Perspectives on the creative act – What is your perception of art?
“… art is one of the means of intercourse between man and man”Leo Tolstoy – “What is Art?”
Leo Tolstoy’s statement in his essay “What is Art?” is the one interpretation closest to the real essence of the term as art can exist whenever a man transmits his feelings to another. This, regardless whether the end product is good or bad.
Spontaneous but subjective act which, through men, translates the essential intention of art into a realisation of the same was coined as ‘The Creative Act” by Marcel Duchamp. This becomes whole when the spectator completes the dialogue triangle with the artist and the work of art. It is at this level that the raw state of art is refined.
Art is the solitary act of creation, which doesn’t happen for pleasure’s sake but as a means to a universal conspiracy. In “What is the creative act?”, Gillez Deleuze goes deeper into associating the creative act to a counter reaction in front of a patronizing information system. He calls it “The act of resistance” and links it to Malraux concept of art as the only thing that resists death. Just like every human struggle to resist death, so does art.
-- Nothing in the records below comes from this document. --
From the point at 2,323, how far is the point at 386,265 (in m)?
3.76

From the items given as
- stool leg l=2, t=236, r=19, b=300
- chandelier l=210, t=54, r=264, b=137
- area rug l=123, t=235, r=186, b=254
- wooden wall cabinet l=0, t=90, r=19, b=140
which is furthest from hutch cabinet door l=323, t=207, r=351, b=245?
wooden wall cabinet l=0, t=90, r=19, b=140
The purest act of art is also described as a sort of metaphysical space, which can connect and/or concern different people from different cultures across oceans and geographical boundaries.
The communication of a feeling in a bid to unite other recipients as one block is indeed art, yet, being unsuccessful in transmitting that same feeling across is not crucial. Starting off with the opposite intention could just as well be an act of art. When feelings are translated into movements, colours, sounds, forms, lines or words, the activity gets contagious through the encounter experience of spectators, no matter if this reflects the original concept behind a piece or totally defies it.